Sayeed Hasan Khan leaves behind a rich legacy of words and friends

File Photo: Sayeed Hasan Khan


Sayeed Hasan Khan: Author, journalist, activist and commentator Sayeed Hasan Khan, whose writings had graced The Statesman columns for many years passed away  in Karachi early Monday morning. He was 92.

A lifelong bachelor, “Nawab sahib” as he was known to his many friends and admirers around the world, was born in Bareilly into an aristocratic family.

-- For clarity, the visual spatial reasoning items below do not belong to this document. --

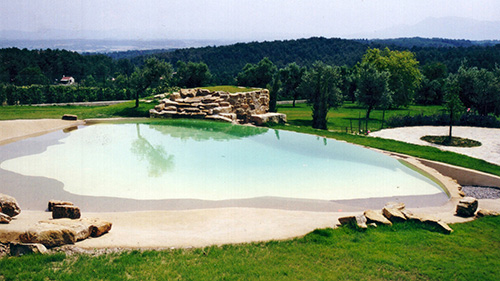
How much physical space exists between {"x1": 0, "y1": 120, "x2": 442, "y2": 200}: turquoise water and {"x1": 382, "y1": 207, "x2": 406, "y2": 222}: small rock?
2787 millimetres

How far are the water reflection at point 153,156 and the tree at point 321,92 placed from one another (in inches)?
531

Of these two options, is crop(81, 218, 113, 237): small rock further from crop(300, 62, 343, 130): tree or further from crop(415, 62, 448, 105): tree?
crop(415, 62, 448, 105): tree

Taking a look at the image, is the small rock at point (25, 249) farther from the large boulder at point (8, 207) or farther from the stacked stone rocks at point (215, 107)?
the stacked stone rocks at point (215, 107)

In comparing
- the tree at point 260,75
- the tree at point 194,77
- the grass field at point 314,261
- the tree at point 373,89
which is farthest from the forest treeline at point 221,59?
the grass field at point 314,261

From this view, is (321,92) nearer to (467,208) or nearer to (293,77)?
(467,208)

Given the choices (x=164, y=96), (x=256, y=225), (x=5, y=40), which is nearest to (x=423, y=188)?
(x=256, y=225)

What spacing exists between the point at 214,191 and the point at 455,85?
17098 mm

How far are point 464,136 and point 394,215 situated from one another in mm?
16190

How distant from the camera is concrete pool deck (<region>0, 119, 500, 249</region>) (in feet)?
25.5

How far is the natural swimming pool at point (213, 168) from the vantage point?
1254 cm

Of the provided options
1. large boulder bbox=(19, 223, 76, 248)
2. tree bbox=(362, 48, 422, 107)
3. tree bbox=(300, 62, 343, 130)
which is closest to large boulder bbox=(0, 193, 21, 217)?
large boulder bbox=(19, 223, 76, 248)

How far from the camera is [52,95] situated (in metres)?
39.2

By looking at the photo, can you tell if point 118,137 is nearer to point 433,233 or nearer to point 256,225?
point 256,225

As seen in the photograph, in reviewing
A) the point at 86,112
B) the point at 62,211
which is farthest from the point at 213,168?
the point at 86,112
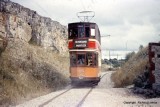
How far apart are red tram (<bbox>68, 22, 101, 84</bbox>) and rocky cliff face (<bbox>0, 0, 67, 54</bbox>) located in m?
8.60

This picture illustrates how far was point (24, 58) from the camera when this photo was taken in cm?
3002

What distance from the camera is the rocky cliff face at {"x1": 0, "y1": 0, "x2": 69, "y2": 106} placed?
21.9 meters

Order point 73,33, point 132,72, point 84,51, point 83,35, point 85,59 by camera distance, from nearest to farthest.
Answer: point 84,51, point 83,35, point 85,59, point 73,33, point 132,72

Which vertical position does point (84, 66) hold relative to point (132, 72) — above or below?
above

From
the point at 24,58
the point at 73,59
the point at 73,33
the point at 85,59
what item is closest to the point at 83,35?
the point at 73,33

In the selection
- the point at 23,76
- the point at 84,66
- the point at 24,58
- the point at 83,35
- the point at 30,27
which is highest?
the point at 30,27

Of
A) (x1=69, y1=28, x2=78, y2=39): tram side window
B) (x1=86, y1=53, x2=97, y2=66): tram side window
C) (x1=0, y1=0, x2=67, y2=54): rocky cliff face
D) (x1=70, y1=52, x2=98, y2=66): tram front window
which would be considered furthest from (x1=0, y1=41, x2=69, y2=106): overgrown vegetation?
(x1=69, y1=28, x2=78, y2=39): tram side window

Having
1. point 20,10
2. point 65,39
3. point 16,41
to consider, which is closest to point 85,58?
point 16,41

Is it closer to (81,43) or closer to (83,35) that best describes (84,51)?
(81,43)

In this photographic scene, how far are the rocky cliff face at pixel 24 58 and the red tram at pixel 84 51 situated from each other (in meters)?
3.12

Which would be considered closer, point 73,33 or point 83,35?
point 83,35

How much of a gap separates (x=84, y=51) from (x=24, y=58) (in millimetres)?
8292

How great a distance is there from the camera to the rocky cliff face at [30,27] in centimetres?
3170

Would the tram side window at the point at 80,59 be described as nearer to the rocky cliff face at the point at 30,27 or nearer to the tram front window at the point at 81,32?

A fiery supporter of Mohammed Ali Jinnah in his youth, he migrated to Pakistan following partition and studied at the Government College, Lahore.

But somewhat disillusioned with the ideals of his youth, he moved to Europe in the early 1960s, and became in a real sense a citizen of the world, joining the international youth movement, and taking up various anti-imperialist causes. He lived in Europe, for the most part London, for five decades where he struck up close relationships with several politicians, especially of the Labour Party, and with former Swedish Prime Minister Olof Palme. About a decade ago, he moved back to Karachi.

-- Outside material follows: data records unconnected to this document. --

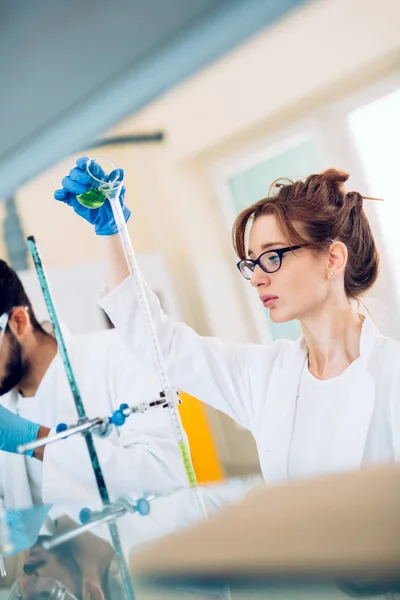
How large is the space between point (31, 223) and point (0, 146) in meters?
0.46

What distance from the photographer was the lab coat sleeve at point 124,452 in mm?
2049

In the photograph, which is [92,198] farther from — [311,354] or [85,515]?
[85,515]

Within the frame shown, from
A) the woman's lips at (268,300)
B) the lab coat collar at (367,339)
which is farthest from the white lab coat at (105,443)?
the lab coat collar at (367,339)

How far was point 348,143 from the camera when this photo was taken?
5.44ft

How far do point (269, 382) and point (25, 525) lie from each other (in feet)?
3.00

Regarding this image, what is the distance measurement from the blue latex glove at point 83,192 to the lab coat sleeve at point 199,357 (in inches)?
7.1

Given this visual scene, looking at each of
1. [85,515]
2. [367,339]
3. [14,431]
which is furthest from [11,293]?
[367,339]

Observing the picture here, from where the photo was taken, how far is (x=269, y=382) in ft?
5.93

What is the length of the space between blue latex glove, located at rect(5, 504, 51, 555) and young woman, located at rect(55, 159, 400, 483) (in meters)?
0.61

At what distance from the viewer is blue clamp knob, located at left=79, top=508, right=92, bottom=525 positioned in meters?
1.97

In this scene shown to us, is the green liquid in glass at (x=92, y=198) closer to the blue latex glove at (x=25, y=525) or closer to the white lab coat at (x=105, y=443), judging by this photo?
the white lab coat at (x=105, y=443)

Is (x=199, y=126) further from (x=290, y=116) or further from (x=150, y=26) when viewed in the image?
(x=150, y=26)

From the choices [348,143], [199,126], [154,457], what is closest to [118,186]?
[199,126]

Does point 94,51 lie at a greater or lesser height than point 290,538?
greater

He retained immense fondness for the nation of his birth, and often visited India where he had friends in almost every walk of life, from politics to media. A first-rate raconteur blessed with a photographic memory, his retelling of the events surrounding Partition were gripping, as were his recollections of the left-liberal youth movements of Europe in the 1960s. In the early 1980s, he had served as a consultant to the celebrated Granada TV series, “End of Empire”.

Mr Khan authored several books, including No Clean Hands; Parables of Permanent War and an autobiographical work, Across the Seas: Incorrigible Drift, published in 2014. As noted by a reviewer of the autobiography, he “perfected the fine art of making friends and the more difficult one of keeping them for life.” An Indian edition of the autobiography is slated for release soon.